Ah the holiday season! What a beautiful time of year. A time for togetherness, jolly good fun and dealing with family. While the latter has traditionally never been a common problem, many queer folks do not associate the holiday season with merriment; rather, it is a stressful, awkward and downright difficult time for most. Going home for the holidays for a lot of young queer folks means either dealing with passive aggressive comments about one’s lack of straightness or returning to the closet like an old pair of jeans. While these aren’t the cases for all queer people, it happens to enough of us for it to become a trope for fictional stories.
Hulu’s Happiest Season, starring (our one true sapphic) Kristen Stewart, Mackenzie Davis, Aubrey Plaza and Dan Levy among others, is a Christmas movie dealing with the same.

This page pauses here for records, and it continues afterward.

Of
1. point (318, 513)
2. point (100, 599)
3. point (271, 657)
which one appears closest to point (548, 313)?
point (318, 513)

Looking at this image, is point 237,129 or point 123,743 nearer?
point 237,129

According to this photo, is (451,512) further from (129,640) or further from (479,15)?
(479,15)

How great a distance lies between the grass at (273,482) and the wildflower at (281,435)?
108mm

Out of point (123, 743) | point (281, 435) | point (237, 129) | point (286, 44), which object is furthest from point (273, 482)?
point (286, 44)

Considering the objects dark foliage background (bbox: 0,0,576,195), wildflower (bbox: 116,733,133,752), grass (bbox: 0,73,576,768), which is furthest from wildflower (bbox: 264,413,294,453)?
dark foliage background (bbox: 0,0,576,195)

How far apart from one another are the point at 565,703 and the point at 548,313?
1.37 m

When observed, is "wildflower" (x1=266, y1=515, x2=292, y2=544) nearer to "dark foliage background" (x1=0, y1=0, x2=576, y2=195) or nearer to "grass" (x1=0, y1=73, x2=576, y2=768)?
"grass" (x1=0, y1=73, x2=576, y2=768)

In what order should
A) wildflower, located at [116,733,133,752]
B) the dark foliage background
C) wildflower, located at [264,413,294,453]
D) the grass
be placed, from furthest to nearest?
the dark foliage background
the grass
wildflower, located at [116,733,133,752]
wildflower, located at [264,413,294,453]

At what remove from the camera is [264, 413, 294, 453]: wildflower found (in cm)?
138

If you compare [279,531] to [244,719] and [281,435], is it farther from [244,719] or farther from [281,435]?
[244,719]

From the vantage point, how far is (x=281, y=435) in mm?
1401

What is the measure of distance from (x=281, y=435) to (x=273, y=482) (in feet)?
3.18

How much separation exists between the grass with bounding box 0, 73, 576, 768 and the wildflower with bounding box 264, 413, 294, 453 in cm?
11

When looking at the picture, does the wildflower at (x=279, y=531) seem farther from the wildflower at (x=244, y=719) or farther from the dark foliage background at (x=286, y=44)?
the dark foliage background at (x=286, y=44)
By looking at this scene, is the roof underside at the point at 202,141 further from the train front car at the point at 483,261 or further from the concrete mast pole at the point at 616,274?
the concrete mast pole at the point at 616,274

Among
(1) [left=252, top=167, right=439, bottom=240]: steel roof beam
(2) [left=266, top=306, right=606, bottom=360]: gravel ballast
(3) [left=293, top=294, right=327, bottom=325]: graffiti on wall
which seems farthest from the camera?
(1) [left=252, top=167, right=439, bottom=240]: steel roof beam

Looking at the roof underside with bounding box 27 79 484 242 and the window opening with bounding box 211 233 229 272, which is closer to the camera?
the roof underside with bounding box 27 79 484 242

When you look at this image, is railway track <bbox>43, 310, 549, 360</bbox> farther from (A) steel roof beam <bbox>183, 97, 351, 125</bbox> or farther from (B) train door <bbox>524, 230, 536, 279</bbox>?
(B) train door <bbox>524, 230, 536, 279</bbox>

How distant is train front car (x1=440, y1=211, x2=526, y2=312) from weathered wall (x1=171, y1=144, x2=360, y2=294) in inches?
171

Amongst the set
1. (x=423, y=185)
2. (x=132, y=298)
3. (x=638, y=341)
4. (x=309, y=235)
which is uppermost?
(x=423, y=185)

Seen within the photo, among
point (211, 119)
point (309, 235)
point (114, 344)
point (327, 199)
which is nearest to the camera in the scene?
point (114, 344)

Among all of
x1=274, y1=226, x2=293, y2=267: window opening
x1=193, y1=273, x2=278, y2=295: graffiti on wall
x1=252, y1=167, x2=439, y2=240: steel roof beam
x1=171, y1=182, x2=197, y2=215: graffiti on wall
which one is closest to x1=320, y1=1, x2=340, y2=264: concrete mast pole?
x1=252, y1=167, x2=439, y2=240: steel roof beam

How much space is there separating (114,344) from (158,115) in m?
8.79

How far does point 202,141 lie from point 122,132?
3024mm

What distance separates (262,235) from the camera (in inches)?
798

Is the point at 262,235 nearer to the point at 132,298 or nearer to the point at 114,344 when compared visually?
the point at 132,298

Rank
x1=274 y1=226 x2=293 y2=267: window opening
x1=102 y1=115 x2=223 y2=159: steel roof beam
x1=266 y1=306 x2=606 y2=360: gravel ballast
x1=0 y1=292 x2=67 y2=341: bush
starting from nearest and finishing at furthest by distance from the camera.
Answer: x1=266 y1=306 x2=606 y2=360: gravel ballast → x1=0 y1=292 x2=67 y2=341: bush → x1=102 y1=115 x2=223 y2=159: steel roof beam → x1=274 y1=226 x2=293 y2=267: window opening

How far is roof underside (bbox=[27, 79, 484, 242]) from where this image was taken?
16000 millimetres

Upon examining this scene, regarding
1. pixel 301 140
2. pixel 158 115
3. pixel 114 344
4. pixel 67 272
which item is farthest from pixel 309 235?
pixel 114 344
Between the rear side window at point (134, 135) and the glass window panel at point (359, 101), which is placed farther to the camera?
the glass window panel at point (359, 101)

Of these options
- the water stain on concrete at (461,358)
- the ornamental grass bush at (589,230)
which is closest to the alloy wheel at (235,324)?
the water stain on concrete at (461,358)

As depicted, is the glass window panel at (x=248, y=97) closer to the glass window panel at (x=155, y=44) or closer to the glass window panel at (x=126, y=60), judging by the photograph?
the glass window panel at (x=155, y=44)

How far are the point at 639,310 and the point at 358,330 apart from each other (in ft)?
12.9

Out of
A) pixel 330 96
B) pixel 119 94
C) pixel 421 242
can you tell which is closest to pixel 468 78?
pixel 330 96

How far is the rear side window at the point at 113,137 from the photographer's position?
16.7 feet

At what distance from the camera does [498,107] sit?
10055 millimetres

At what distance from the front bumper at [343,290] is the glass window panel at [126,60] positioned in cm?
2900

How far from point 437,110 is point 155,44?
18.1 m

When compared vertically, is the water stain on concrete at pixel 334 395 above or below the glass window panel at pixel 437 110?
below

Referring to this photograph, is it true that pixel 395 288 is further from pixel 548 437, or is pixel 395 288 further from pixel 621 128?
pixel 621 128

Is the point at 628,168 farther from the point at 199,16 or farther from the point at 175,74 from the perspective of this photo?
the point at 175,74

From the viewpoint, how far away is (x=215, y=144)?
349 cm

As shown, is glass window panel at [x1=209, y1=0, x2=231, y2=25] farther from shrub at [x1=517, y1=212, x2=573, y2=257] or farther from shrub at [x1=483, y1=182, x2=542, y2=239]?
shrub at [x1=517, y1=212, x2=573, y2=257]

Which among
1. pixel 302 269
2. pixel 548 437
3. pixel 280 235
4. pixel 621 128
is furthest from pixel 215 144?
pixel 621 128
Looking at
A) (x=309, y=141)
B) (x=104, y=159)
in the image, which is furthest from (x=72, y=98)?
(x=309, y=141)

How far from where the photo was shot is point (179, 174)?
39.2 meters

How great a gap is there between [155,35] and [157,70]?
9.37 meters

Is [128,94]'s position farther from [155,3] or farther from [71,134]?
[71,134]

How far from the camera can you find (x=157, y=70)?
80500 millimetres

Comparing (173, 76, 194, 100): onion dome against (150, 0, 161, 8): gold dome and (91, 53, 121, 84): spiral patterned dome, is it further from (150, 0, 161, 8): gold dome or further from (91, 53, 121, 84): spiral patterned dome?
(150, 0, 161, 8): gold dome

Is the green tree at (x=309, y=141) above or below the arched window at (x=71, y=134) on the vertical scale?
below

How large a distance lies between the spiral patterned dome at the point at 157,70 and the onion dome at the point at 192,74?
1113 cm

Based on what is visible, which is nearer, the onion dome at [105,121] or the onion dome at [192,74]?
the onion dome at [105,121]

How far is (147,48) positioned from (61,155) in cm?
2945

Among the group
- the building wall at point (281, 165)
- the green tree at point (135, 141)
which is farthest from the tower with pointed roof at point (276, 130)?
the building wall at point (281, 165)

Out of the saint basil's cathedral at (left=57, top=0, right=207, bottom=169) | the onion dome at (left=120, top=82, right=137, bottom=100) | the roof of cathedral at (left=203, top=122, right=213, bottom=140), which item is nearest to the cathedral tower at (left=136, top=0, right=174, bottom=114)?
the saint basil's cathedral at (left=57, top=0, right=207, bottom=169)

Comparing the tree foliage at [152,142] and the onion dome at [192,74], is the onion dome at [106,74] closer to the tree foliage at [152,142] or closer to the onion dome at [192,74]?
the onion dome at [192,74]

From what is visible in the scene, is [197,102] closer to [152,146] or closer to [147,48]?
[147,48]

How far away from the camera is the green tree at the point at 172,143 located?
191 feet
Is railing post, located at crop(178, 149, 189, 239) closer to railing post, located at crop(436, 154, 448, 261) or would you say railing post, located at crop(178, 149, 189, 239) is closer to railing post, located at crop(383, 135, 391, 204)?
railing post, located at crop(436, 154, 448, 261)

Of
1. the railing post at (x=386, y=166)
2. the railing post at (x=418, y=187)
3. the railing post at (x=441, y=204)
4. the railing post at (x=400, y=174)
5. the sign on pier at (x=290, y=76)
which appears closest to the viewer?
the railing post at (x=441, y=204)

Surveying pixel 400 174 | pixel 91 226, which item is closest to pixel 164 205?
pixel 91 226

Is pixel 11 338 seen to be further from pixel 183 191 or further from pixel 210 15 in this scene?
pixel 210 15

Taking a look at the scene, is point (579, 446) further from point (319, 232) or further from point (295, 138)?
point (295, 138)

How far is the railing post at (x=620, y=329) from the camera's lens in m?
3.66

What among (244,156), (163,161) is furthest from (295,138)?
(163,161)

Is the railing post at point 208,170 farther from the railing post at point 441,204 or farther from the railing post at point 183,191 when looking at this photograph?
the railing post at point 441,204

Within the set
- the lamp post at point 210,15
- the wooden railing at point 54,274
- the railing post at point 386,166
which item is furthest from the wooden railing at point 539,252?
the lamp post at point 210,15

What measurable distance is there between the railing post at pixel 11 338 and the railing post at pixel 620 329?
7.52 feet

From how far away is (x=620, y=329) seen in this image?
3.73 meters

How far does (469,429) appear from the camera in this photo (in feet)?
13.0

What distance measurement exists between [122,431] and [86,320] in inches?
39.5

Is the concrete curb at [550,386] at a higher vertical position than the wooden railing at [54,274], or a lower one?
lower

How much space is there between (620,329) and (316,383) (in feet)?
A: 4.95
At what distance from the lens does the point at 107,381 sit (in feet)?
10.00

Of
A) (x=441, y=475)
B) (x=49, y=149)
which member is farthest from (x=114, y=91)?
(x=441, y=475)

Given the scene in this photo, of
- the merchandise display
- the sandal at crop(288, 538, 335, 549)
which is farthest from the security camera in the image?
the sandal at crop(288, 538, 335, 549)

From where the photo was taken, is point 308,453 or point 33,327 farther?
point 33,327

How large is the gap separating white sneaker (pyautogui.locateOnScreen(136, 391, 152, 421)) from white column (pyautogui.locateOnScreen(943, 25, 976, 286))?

Harper (Davis) and Abby (Stewart), a young queer couple, travel to Harper’s family home for the holidays, where Abby plans to pop the big question. Unfortunately, her plans are thwarted because Harper isn’t out to her parents and she’s informed them that Abby is just her “straight” roommate attending their family’s Christmas extravaganza. So, Abby not only has to deal with the disappointment of her proposal plans being ruined but also has to go back in the closet for her partner’s sake. While dealing with the awkwardness of forced closeting, they both also happen to run into two of Harper’s exes from back in the day, complicating an already difficult situation.
Now yes, I know what you’re thinking: it isn’t a perfect movie by any measure. It has some obvious tropes, a lot of ‘Caucacity’ and a very overly exaggerated, goofy sibling (looking at you, Jane). But as the moral of the story suggests, perfection isn’t supposed to be the norm. Harper and her sisters realise that they have lived their whole lives with a constant fear of abandonment – striving to achieve a level of perfection that their parents held them to, while constantly lying about who they are – ruining their own sibling relationships over a pathetic attempt at being their parents’ favourite. They realise, that at the end of the day, the only thing they ever needed to be was true to themselves, and for Harper that meant being a queer woman in love with her partner, regardless of what her family might think of them.
The whole being ‘a perfect overachiever in order to compensate your hidden queerness so that it can never be weaponised against you in order to prove your existence as a disappointment to your family’ hits very close to home. Harper’s dilemma wasn’t centred around her relationship with her partner, as Dan Levy’s character very succinctly summarises for the upset Abby; her denial was born out of sheer helplessness and anxiety that all closeted individuals have experienced. The abject horror of being rejected and neglected is too big to let go of in the name of spontaneity, but one look at Abby’s sullen face jolts Harper into taking a leap of faith, proving to her once and for all that Abby’s love is more than enough. And in the end, her family does come around and just like that, all’s well.
So yes, Happiest Season isn’t the best movie out there, but it is one of the rare few queer movies that has a traditional happy ending which automatically makes it a comforting watch. More often than not, the genre that is queer cinema has uncomfortably focused too much on queer suffering and queer pain. Hollywood is obsessed with overusing traumatic tropes for depicting queer love stories; most mainstream queer stories have included some mix of death, abandonment, bullying, abuse and/or violence. Critics only ever accept queer cinema if it depicts the harsh reality of queer experience, with its dark undertones and intellectual plotting and overtly sad storylines – only then are those movies considered great.
But is the queer experience only limited to the pain we have endured because of our identities? Are our lives only worth being made into art if they challenge the cis-het notions of normality? Does everything a queer person makes, says or writes need to the epitome of perfection for it to be given any attention or praise? Is cinema only considered important and intellectual when it depicts the greyness of existence? We, as consumers of the visual medium, have grown to be so complacent with pretence that cinema has now become more about matching our violent and corrupt realities than being the escapist dream it used to be. With the erasure of rom-coms and chick-flicks, we’ve turned the movie business into a machine that churns out materials that further depress the neurodivergent while the neurotypicals critique with their arms folded, trashing anything that remotely resembles happiness.
Happiest Season is a fresh breath of air in the midst of this smoginess. Christmas movies have always been about hope, love and belief. They are simple, easy to digest, cheesy and cliché. Their formulaic system works perfectly in the case of the queer romance trope, because, goddamnit we deserve to see two queer people be in love in a place and time where nothing goes wrong and they can be happy together in the end! Queer people deserve to see queer joy being flaunted on their screens with gay abandon (pun intended). We deserve to have stories which don’t require us to find the underlying subtext or hidden queercodes or silver linings. Don’t get me wrong, I love using my English literature degree analysis skills to discern the homoerotic subtext in every movie I see, but God, I don’t think it’s too much to ask for a cute and simple queer story that doesn’t require me to whack out my magnifying glass every minute.
In conclusion, Happiest Season is a cosy gift to give yourself during the holiday season, whether you celebrate Christmas or not; I think we can all use a little bit of Aubrey Plaza and Kristen Stewart to mend our tired hearts.